§ **Stated exercise**: Give back the line where "In terms of" appears and all the lines after it until the listing ends, unchanged and with nothing else.

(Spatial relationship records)
· · · · · · ·
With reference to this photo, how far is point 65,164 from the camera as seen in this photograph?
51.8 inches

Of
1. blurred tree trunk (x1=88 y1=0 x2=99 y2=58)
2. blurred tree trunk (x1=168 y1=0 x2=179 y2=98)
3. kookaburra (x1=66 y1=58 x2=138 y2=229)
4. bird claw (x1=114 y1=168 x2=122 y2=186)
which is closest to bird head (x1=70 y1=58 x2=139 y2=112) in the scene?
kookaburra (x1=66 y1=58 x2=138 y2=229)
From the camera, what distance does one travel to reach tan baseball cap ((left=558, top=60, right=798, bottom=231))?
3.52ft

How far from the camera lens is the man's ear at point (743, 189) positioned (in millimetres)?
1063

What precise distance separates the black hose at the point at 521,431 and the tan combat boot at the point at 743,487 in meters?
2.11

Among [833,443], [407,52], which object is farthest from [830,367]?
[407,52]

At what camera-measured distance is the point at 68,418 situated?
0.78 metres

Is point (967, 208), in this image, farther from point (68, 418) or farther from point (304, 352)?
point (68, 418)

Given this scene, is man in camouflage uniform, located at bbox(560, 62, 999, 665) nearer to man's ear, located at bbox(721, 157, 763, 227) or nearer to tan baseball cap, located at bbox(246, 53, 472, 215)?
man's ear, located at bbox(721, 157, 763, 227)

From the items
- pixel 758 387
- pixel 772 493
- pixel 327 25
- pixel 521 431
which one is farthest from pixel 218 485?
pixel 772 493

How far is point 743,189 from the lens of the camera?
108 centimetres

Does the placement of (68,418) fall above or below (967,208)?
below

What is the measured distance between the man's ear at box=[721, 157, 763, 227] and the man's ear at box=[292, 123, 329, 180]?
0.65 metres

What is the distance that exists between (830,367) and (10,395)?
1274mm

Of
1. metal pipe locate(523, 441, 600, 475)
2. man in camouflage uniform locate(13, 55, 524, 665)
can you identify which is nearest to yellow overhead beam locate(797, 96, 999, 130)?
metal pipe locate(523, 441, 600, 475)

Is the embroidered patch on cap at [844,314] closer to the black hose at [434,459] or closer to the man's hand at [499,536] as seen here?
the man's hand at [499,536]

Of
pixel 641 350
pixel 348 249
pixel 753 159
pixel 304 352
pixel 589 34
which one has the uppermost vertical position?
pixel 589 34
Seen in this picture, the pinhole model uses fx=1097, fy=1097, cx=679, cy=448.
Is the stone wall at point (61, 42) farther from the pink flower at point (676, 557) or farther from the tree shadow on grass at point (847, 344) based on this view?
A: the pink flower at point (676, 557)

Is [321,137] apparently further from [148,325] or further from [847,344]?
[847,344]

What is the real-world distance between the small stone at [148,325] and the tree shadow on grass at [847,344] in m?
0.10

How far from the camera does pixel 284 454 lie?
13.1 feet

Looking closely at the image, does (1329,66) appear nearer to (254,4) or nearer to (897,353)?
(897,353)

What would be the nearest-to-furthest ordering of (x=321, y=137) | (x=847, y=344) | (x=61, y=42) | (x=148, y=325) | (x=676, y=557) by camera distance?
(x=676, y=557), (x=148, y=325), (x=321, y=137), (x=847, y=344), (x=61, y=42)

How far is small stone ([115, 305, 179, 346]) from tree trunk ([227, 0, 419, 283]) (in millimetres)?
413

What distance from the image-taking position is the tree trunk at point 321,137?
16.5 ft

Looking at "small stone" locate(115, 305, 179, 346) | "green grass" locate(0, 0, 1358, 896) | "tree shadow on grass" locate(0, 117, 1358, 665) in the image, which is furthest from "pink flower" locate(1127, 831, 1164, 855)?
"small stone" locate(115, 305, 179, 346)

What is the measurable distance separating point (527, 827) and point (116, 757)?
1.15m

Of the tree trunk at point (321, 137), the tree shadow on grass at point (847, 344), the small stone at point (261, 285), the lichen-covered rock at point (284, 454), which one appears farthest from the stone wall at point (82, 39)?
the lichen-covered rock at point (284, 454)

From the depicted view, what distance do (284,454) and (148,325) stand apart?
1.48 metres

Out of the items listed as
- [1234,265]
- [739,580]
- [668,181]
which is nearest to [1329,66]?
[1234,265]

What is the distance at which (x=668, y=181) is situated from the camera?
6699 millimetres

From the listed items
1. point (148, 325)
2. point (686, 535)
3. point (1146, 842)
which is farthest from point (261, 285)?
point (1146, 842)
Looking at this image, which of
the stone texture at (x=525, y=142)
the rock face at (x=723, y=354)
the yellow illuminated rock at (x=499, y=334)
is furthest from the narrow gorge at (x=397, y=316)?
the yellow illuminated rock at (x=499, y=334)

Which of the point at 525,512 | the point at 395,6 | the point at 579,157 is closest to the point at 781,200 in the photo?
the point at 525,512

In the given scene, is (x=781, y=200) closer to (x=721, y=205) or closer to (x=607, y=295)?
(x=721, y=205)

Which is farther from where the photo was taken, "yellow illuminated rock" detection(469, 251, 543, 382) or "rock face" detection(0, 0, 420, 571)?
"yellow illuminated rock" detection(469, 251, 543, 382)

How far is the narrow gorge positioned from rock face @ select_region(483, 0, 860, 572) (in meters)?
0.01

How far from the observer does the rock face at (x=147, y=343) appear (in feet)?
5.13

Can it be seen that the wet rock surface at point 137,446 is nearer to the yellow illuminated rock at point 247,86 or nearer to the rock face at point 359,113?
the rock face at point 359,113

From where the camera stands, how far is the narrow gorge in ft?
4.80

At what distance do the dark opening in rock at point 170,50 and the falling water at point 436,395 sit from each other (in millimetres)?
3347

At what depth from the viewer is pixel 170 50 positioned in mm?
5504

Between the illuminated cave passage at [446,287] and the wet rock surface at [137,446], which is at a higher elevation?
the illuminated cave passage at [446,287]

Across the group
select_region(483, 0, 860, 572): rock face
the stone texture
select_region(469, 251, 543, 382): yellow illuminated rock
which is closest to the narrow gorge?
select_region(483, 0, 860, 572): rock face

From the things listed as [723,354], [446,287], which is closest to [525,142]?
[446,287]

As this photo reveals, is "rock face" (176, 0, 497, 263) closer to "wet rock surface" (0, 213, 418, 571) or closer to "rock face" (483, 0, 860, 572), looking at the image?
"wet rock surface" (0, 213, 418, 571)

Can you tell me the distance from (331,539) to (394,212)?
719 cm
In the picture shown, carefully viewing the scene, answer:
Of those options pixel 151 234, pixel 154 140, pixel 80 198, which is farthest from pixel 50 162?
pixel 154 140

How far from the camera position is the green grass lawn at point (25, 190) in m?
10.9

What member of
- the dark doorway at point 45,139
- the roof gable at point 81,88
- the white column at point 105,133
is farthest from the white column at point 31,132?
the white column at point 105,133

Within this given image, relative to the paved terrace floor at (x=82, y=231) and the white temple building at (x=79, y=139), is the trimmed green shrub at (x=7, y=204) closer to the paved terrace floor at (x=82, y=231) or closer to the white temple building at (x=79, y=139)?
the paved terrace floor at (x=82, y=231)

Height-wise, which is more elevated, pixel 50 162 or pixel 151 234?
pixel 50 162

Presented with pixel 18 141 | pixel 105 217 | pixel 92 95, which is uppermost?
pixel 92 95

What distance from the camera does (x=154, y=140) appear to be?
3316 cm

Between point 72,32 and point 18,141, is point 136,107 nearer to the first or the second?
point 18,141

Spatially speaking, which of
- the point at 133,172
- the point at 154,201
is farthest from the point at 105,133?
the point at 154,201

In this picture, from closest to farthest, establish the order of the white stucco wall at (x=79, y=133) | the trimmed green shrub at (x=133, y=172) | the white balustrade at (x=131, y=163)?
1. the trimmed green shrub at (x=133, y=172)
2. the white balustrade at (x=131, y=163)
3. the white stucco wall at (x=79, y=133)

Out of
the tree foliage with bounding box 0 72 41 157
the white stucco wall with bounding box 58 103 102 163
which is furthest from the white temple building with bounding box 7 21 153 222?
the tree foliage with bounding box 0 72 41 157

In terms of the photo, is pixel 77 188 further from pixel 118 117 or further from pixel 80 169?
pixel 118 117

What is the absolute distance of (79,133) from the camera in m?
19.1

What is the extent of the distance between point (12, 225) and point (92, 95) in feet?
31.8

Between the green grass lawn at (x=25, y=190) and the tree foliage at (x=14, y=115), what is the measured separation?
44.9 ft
· · · · · · ·
§ **Task response**:
In terms of the photo, is pixel 77 188 further from pixel 118 117 or further from pixel 80 169?
pixel 118 117

What is the absolute distance of (79,133) from the camera in m?
19.1

What is the extent of the distance between point (12, 225) and point (92, 95) in feet?
31.8

Between the green grass lawn at (x=25, y=190) and the tree foliage at (x=14, y=115), what is the measured separation?
44.9 ft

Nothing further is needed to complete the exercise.